__Job 1__.
According to the passage on Columbus, Indiana, in what year was The Republic building completed?
__Job 2__.
Rewrite the Columbus, Indiana passage from "You see, beginning" to "at the other.", inclusive, putting "see-through" in place of "transparent".

__Given passage__.
** start **

Columbus, Indiana, is about 45 miles south of Indianapolis and about 70 miles north of Louisville. In such a largely rural state, Columbus is definitely in the boonies. Its 46,000 residents hold a secret that Indiana University, 35 miles west in Bloomington, tapped last week.
You see, beginning this fall, Indiana University’s new master’s in architecture program will be housed in the former home of Columbus’ newspaper, The Republic. Far from any old building, The Republic building was designed by Skidmore, Owings & Merrill architect Myron Goldsmith and completed in 1971. It’s a long, transparent building that riffs on mentor Mies van der Rohe’s style. The building was designed to show the news being born. Onlookers would walk the length of the glass exterior and see the news being written at one end and ultimately printed at the other.
What led to such a building being built in tiny Columbus, Indiana?
J. Irwin Miller was born into privilege in 1909 in Columbus, the great-nephew of the founder of the Cummins Engine Company. He attended all the right schools, eventually returning to Columbus to ultimately run the business. Today, Cummins generates $20 billion in revenues and is the largest independent diesel engine maker in the world. But Miller departed from the norm of today’s business leaders. He was on speed dial with Martin Luther King Jr. and once said: “Character, ability, and intelligence are not concentrated in one sex over the other, nor in persons with certain accents or in certain races or in persons holding degrees from universities over the others. When we indulge ourselves in such irrational prejudices we damage ourselves most of all, and ultimately assure ourselves of failure in competition with those more open and less biased.”

** end **

__Dataset excerpt__.
** start **

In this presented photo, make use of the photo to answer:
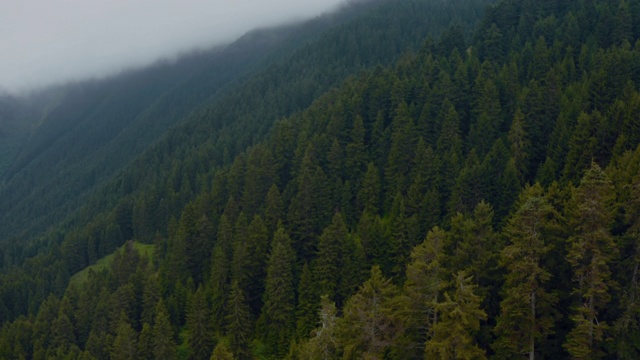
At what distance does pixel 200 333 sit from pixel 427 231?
101 ft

** end **

__Solution 1__.
1971

__Solution 2__.
You see, beginning this fall, Indiana University’s new master’s in architecture program will be housed in the former home of Columbus’ newspaper, The Republic. Far from any old building, The Republic building was designed by Skidmore, Owings & Merrill architect Myron Goldsmith and completed in 1971. It’s a long, see-through building that riffs on mentor Mies van der Rohe’s style. The building was designed to show the news being born. Onlookers would walk the length of the glass exterior and see the news being written at one end and ultimately printed at the other.